Big Oil to drill between your cushions

Funny story written by Kid Savage

Thursday, 3 April 2008

As Big Oil representatives were being grilled on Capitol Hill about their massive profits of $40 billion last year, the spokesmen successfully turned the microscope on consumers, saying that Joe Average has way too much disposable income and the companies want their rightful share, plus gratuity.

Big Oil said it knows that there are several pennies, a nickel and two quarters between families' sofa cushions and "would you please kindly send it to them as soon as possible," a spokesman said.

If everyone did that, Big Oil could rake in even more billions to continue its no-end-in-sight research for making combustible, fossil fuels more efficient and exploring government-protected animal sanctuaries and pristine land masses for untapped oilfields.

If any money is left over, the companies promised to use it on feel-good ad campaigns that let consumers know how tough it is being Big Oil, and awash in all that money.

"All those nickels and dimes add up to big money if everyone will just get off his high horse and do this for us," a Big Oil insider said. "Do you want to travel?

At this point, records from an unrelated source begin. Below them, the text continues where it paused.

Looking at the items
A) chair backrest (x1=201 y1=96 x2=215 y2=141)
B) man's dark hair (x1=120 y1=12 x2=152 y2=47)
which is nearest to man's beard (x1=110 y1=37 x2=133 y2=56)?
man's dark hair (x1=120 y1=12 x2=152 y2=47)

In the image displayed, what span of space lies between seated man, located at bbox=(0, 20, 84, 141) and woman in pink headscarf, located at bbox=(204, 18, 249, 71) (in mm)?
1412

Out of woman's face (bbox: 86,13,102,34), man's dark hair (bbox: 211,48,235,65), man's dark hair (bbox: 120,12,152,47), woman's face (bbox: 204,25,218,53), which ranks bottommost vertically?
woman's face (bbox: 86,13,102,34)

Do you want a warm home? Do you want petroleum jelly? Then send us that loose change because it's obvious you're not using it. Just dig your hand into the nether region between the cushions, suppress your gag reflex for a minute when you touch a snotty Kleenex and pull out those meager riches that you haven't missed for what, like two years?

"Make out a check or money order to us. But, hey, while you're up, why not just round it off to $20. Everybody's got a twenty lying around. We know you spend $20 on baby shower gifts, graduation gifts and gag gifts for people you barely know. Give Big Oil that money and it'll go to work for you. Trust us, it's not going to end up in a garage sale like those stupid gifts you bought.

"That way, we don't have to touch our profits. Because if we have to dip into our profits, we're going to get very, very angry. And who will we take it out on? That's right. You. It'll mean higher prices at the fuel pumps. And from what we're hearing, no one wants that. So c'mon, do your part and chip in. We're your friends."

On their way out of the hearings, the Big Oil representatives handed out leaflets reading, "Big Oil: Coming soon to one of those damn rain forests near you."

The funny story above is a satire or parody. It is entirely fictitious.